Besides contributing to a number of public projects, most of the software, tools and resources developed at ECMWF are released as open source, as can be seen by the more than 140 public repositories. Many of those are a result of fruitful co-operation with its Member States, including Anemoi, an open source framework to build, train, and run machine learning data-driven weather forecast models f.e. As far as the OpenInfra community in concerned we participate through code contributions, bug reports, documentation feedback, upstream discussions, and presentations at OpenInfra Summit ECMWF’s teams have been actively contributing since 2019, and the organization became an OpenInfra Foundation Associate Member in 2021.

What open source technologies does the organization use in its open infrastructure environment?

Our cloud environment integrates a wide range of open source projects, including:

  1. Core Infrastructure: OpenStack, Kubernetes, Ceph
  2. Automation & Operations: OpenTofu, Ansible, Cluster API, Azimuth, Magnum
  3. Monitoring & Observability: Prometheus, Grafana, Alertmanager, OpenSearch

This open infrastructure stack supports both production workloads and scientific research at scale.

What is the scale of your open infrastructure environment?

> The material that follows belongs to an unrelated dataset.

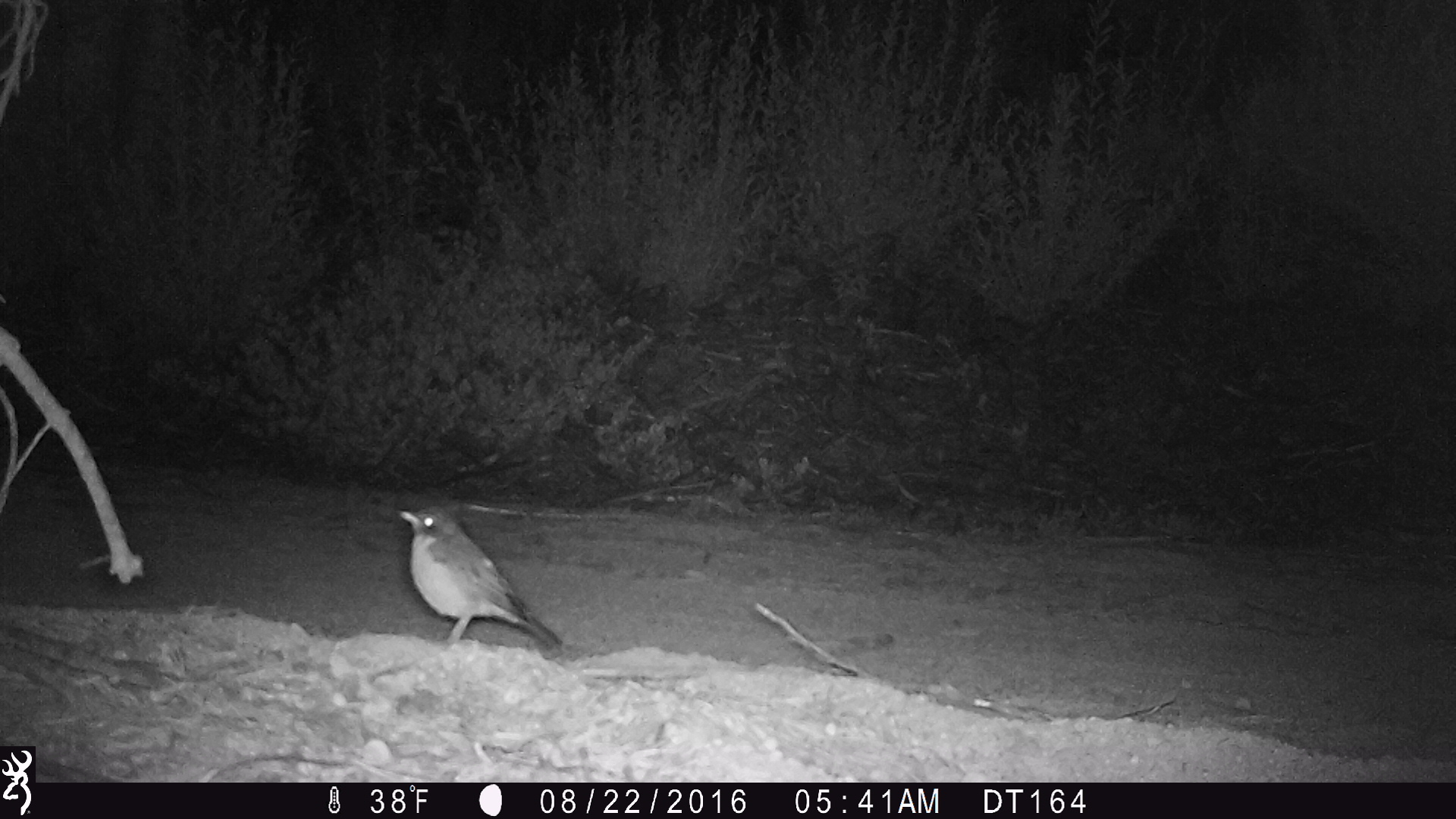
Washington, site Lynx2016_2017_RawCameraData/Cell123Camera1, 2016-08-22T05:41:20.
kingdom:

Our Common Cloud Infrastructure (CCI) consists of:

  • Two production clouds (CCI-1 and CCI-2) hosted in separate datacenter halls for redundancy, plus a Test and Validation (TAV) environment.
  • 68 compute nodes with 19,456 cores and 117 TiB of memory.
  • 32 Nvidia Ampere A100 80 GB GPUs for AI/ML workloads.
  • 11 PB Ceph-backed storage.
  • Supporting around ~2,000 VMs and ~100 Kubernetes clusters in production

The infrastructure is continuously expanding to meet growing demands for data storage, computational power, and new services. This growth ensures ECMWF can keep pace with the increasing needs of the Copernicus Climate and Atmosphere Services (C3S, CAMS), as well as the broader scientific community relying on timely and reliable access to weather and climate data.

What kind of operational challenges have you overcome during your experience with open infrastructure?

Running a mission-critical OpenStack cloud for weather and climate data is challenging — downtime impacts thousands of scientists worldwide. Some key challenges we’ve overcome include:

  1. Massive data migration: Transferring petabytes of data from our UK site (Reading) to our new datacenter in Bologna — over the public internet — with minimal disruption to users.
  2. Rolling upgrades: Performing complex OpenStack upgrades while maintaining service continuity is always challenging. We rely heavily on our in-house expertise, as well as external partners for this.
  3. Maintaining operational excellence: Running a mission-critical OpenStack deployment for a global scientific community requires balancing stability, performance, and innovation.

How is this team innovating with open infrastructure?

Innovation is at the heart of ECMWF’s use of open infrastructure. Key examples include:

  1. European Weather Cloud founder: Providing this community cloud for use by member and cooperating states
  2. AI for weather forecasting: Providing cloud-based GPU resources that complement ECMWF’s HPC, enabling the development of next-generation AI/ML models (such as AIFS) alongside traditional numerical weather prediction.
  3. Global data distribution: Scaling our infrastructure to handle exponential growth in demand for open Copernicus data (CAMS, C3S, ERA5), ensuring global accessibility to petabyte-scale datasets.